Paris, le 21 novembre 2020 / Stop à la PPL Sécurité globale

Tout un symbole ! À Paris, le parvis des Droits de l’homme, où devait se dérouler le rassemblement contre la loi sur la "sécurité globale", était barricadé de grilles, ce samedi 21 novembre 2020 après-midi. La veille, le préfet de police Didier Lallement interdisait cet espace aux manifestants. Ce qui n’a pas empêché, malgré un lourd dispositif policier rendant l’accès au Trocadéro difficile, plus de 10.000 journalistes, défenseurs des libertés, militant.e.s écologistes, politiques, syndicalistes, féministes ou gilets jaunes de se rassembler.
 
A Lorient (56), quelque 2000 personnes ont manifesté / (c) Raphaël Baldos

A Rennes, plus d’un millier de manifestants se sont réunis place de la République, selon les organisateurs. De nombreux jeunes étaient présents avec des pancartes "Baissez vos armes, nous baisserons nos téléphones", "L’appareil photo, lui, n’a jamais tué personne", "Loi totalitaire globale" ou "1984 n’était pas censé être un mode d’emploi".
 
(c) Raphaël Baldos, à Lorient (56)

A Montpellier, au moins 3000 personnes ont défilé en fin de matinée, avec également de nombreux slogans comme "Police sans contrôle, population sous contrôle". A Bordeaux, plus de 1000 manifestants ont défilé derrière une banderole "Vous ne confinerez pas notre colère / Stop à la loi sécurité globale" le long des quais de la Garonne et vers le centre-ville.
A Nice, ils étaient environ un millier à défiler.

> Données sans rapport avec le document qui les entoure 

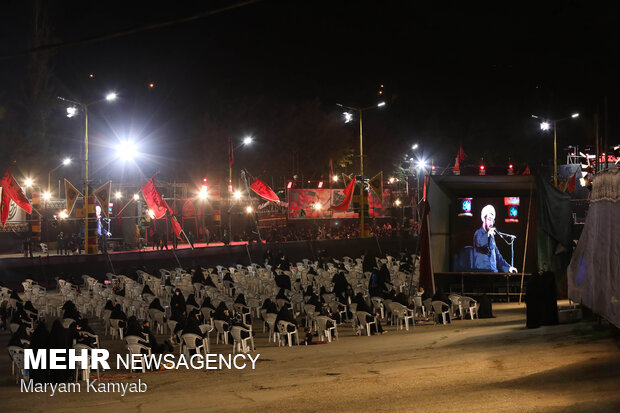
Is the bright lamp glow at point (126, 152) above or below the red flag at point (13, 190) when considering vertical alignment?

Quelque 2000 personnes ont manifesté à Lorient, environ 1500 à Saint-Étienne et 500 au Puy-en-Velay...
 
(c) Raphaël Baldos, à Lorient (56)
 
 
(c) Raphaël Baldos, à Lorient (56)
 
Les rassemblements du samedi 21 novembre vus par Le Monde et par Mediapart (article intégral en fin de billet, ci-dessous).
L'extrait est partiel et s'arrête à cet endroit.